It’s better with her around.

He couldn’t get his father’s voice out of his head

When Dax thought about love, which wasn’t often, he always assumed it was an anachronism. Something his parents had, but not something that had survived into the modern world. Even if it was worth the risk—which it wasn’t, Allison had taught him—who had time for that stuff anymore? Everything moved too fast. There was too much irony buzzing around for modern, urban people like him to look up from their atomized, work-fueled existences, and find love.

Love was his father making his mother beef stroganoff every Sunday for forty years, even though he hated it.

People didn’t do that anymore.

Or so he’d thought as he’d hightailed it down to the ferry docks after having fled the party like he was Cinderella.

Except…

Once he could breathe again, and as the ferry had built up a head of steam, he started to imagine life without Amy. Not just life without sleeping with Amy, but actual Life Without Amy.

It’s better with her around.

He’d thrown back his head then, and he had actually laughed at the blue sky above. Dax liked to flatter himself that he was an intelligent guy. But Jesus Christ, it had taken him long enough to get his head out of his ass. To realize that Amy wasn’t Allison.

By the time the boat docked, he knew a bunch of things with certainty. He knew that he would make Amy Morrison beef stroganoff every single goddamned day for the rest of her life if she wanted him to. He would eat peanut butter cups at the movies. He would trade in the millionaire-mobile and fold himself into her stupid little toy car every time he needed to go somewhere. He would memorize the stats of every single one of the Jays’ pitchers.

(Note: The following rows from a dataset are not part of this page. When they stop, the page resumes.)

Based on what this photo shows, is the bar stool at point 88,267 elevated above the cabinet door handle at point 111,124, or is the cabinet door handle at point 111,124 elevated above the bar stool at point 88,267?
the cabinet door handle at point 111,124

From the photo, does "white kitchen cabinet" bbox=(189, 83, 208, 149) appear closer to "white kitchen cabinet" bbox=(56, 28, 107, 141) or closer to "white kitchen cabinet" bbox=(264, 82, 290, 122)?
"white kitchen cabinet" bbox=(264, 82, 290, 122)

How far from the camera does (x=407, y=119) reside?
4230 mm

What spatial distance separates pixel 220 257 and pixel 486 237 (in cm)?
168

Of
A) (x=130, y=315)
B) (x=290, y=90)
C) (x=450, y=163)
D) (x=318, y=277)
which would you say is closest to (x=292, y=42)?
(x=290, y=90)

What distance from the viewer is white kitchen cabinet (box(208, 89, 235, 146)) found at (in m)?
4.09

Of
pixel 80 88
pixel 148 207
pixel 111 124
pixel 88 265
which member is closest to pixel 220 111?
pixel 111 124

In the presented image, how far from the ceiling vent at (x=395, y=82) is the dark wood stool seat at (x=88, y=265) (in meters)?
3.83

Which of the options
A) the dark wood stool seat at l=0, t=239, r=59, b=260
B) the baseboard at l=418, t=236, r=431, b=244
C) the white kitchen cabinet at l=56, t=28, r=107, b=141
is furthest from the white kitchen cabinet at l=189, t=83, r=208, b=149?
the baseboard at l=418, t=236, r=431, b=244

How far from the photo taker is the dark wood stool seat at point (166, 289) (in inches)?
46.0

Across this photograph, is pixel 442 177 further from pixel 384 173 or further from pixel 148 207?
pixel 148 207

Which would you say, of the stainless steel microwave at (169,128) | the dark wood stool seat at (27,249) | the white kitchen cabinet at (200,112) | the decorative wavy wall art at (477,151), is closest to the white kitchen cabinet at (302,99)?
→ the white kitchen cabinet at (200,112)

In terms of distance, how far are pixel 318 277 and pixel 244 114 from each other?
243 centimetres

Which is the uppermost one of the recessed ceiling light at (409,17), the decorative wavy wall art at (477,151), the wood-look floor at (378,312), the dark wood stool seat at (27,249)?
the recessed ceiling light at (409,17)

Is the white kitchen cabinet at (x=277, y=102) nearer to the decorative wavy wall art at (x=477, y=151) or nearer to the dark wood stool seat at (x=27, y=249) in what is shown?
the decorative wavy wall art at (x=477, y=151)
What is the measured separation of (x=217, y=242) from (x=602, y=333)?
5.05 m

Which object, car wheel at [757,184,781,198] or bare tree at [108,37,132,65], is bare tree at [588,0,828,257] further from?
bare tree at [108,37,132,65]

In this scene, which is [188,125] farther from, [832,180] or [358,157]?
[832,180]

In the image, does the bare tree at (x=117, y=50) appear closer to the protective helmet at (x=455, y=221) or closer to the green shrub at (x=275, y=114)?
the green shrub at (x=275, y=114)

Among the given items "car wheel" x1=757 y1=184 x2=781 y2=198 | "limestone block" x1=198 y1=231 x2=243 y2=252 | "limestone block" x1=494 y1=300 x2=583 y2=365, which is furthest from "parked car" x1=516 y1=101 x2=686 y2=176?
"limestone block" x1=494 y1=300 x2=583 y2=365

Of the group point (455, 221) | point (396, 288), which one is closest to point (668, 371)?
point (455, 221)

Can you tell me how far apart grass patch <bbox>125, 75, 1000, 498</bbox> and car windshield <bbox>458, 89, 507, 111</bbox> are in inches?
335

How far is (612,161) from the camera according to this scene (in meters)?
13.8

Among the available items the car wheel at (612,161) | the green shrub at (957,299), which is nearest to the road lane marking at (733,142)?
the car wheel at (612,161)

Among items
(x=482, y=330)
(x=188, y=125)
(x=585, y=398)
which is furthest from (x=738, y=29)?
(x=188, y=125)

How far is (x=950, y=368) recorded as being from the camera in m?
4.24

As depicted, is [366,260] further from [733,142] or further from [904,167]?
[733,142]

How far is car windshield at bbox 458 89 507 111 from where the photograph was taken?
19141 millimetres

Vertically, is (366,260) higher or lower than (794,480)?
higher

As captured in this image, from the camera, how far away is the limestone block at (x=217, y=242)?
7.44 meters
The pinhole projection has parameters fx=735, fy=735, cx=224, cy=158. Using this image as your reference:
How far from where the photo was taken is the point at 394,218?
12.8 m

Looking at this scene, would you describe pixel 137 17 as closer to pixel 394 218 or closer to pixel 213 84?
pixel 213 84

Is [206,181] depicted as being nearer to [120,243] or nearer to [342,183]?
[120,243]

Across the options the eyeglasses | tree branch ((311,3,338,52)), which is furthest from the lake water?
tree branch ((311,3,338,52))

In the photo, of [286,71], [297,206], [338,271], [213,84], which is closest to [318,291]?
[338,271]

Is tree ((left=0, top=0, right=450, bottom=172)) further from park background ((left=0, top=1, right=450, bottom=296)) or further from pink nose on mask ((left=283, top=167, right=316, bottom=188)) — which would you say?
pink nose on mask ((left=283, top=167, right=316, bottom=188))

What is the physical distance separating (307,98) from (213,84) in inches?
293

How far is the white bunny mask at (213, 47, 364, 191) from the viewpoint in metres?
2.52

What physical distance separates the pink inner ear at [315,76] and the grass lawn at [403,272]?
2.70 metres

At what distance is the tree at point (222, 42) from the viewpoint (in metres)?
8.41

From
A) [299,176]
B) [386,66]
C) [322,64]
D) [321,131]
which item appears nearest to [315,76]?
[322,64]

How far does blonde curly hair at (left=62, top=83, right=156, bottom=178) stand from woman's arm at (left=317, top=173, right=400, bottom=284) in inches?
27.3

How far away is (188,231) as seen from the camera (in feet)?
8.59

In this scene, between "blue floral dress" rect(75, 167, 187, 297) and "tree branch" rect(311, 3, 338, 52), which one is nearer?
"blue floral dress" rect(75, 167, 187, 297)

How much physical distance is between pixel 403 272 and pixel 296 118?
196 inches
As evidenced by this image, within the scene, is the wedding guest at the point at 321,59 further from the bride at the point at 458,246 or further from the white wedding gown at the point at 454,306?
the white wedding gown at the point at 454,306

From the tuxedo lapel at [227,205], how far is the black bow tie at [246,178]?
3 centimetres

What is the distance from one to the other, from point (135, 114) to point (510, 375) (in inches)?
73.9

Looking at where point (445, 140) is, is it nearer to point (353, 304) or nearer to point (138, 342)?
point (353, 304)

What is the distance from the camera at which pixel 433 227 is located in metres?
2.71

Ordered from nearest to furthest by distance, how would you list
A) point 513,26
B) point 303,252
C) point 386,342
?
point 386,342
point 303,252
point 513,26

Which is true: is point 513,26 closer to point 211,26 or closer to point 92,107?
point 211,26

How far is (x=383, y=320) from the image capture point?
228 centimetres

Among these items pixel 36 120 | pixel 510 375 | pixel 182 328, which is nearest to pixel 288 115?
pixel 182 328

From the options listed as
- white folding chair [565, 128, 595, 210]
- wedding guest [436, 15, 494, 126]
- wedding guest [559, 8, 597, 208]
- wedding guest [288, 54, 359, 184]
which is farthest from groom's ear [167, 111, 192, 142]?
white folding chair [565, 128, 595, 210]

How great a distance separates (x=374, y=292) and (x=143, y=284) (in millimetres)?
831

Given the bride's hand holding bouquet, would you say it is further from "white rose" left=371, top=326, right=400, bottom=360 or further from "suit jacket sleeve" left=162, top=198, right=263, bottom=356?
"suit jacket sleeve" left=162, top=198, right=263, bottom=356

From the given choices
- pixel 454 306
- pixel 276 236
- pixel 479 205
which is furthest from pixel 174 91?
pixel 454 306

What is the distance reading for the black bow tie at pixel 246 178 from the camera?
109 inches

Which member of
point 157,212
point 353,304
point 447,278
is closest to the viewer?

He’d spent the past fifteen years thinking he wasn’t looking for a relationship?

Fuck that.

The idea was as radical as the one he’d had years ago—more so, even. The stakes were higher. That had been his job. This? This was his life.

He picked up his phone.

Gary had better be home.


Amy juggled her popcorn bucket as she waited impatiently in line to board the ferry. She hoped she wasn’t too late.

Too late for what? It wasn’t like he was going to marry someone else this afternoon.

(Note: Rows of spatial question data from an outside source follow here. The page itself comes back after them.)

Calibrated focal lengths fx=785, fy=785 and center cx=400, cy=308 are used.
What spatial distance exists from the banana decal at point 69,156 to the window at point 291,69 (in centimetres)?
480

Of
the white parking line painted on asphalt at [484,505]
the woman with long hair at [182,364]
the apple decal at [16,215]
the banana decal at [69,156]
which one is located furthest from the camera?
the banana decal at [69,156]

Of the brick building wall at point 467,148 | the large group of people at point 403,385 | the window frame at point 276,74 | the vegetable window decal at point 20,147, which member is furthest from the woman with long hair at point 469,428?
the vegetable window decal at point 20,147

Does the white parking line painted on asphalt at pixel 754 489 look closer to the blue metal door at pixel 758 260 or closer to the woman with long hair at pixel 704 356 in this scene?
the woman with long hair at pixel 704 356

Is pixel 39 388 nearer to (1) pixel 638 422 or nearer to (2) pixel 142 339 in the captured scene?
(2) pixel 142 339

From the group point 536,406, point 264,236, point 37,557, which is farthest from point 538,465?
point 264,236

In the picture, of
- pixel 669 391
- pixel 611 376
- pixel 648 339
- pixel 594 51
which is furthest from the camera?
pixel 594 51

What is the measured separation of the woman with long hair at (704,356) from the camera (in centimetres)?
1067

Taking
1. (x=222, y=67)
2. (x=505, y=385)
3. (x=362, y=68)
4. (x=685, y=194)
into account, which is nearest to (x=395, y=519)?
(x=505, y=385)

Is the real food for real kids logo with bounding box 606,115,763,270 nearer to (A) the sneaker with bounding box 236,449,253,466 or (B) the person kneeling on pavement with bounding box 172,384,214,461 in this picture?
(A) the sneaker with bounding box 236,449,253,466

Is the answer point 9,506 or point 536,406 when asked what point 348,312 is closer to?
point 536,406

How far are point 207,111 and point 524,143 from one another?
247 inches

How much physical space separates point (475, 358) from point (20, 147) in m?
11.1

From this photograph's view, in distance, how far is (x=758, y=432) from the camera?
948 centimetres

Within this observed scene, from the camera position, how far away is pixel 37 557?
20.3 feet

It was more that she had to do this before she lost her nerve. Being New, Fearless Amy was hard. She was fairly certain she was going to get her declaration thrown back in her face and her heart shredded.

But she had to try. She had to be honest. She had to go after what she wanted.

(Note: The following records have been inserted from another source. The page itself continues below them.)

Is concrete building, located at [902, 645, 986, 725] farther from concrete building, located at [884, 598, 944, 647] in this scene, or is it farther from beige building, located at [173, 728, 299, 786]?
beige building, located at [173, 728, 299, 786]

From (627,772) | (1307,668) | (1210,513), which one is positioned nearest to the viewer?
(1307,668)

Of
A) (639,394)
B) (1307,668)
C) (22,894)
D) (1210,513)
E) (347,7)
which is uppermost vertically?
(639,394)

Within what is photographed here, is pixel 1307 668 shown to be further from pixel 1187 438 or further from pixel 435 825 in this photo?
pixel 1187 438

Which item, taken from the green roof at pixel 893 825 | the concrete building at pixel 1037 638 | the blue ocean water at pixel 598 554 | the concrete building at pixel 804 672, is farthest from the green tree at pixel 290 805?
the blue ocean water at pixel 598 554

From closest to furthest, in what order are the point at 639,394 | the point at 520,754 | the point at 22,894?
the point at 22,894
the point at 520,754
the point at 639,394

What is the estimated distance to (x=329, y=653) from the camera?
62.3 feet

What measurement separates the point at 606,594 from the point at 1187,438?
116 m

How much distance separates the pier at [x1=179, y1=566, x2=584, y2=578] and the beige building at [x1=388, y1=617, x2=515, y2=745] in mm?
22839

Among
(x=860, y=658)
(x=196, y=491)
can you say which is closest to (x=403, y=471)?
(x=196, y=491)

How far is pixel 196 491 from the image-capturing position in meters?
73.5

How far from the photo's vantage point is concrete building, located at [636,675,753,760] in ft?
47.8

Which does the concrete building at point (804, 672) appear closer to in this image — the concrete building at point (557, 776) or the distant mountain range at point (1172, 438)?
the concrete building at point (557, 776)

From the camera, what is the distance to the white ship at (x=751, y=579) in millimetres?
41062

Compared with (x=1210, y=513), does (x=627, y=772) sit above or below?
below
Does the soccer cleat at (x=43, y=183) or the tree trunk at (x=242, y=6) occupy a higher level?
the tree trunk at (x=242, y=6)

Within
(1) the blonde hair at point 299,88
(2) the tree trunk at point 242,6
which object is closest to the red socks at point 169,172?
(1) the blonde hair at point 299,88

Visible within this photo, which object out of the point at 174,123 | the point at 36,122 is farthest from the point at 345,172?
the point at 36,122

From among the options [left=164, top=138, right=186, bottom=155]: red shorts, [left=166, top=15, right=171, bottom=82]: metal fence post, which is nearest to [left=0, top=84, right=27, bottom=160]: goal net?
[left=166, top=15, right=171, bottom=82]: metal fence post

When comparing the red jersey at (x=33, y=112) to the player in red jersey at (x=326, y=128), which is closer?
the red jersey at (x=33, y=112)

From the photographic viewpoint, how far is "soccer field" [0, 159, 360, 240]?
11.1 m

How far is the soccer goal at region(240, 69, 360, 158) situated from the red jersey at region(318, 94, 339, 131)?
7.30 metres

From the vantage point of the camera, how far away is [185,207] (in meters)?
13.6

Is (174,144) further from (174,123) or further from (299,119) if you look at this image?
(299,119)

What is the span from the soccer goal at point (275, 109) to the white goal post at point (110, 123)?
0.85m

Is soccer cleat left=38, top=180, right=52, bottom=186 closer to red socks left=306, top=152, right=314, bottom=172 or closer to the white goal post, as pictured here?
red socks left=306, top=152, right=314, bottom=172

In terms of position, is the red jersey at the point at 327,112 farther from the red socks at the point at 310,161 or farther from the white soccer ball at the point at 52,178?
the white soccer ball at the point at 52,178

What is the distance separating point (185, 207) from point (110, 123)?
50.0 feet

Because that’s what she was about now.

She just needed this goddamned ferry to move.

It felt like she’d come flying after him, but of course that wasn’t strictly true. Admittedly, she had stood in that pantry for a good five minutes, freaking out among the dry goods. And then, of course, it had taken her another twenty to extricate herself from her mother. There was also the detour to the movie theater for popcorn.

And, okay, there were twenty more in the middle there where she’d had to find Mason and tell him definitively what she should have told him earlier that morning. She hadn’t wanted to waste the time, but it seemed important that he know that they were, to in keeping with the Taylor theme, never ever ever getting back together.

She wanted to fully close the book on her old life. Say good-bye to the old house, the old love.

Because a totally clear head was necessary for the Hail Mary pass she was about to let loose. She was calling it Operation: Maybe You Can Have Everything.

Clutching her bucket of popcorn and shuffling along as the crowd moved like snails up the gangplank, she tried to figure out why she had been so frightened all this time to lay things on the line with Dax. The obvious answer was that she’d already had a declaration of love thrown back in her face once that summer. But that was only part of the truth. The rest of it was that even though she had been trying to remake her life, she’d fallen right back into the same old patterns, projecting everything into some vision of the future she’d arbitrarily fixated on. This one had been Amy Morrison, Fun Single Girl. She hadn’t stopped once to think that maybe, in her overcorrection, she was doing exactly the same thing she always did—programming her feelings instead of feeling them.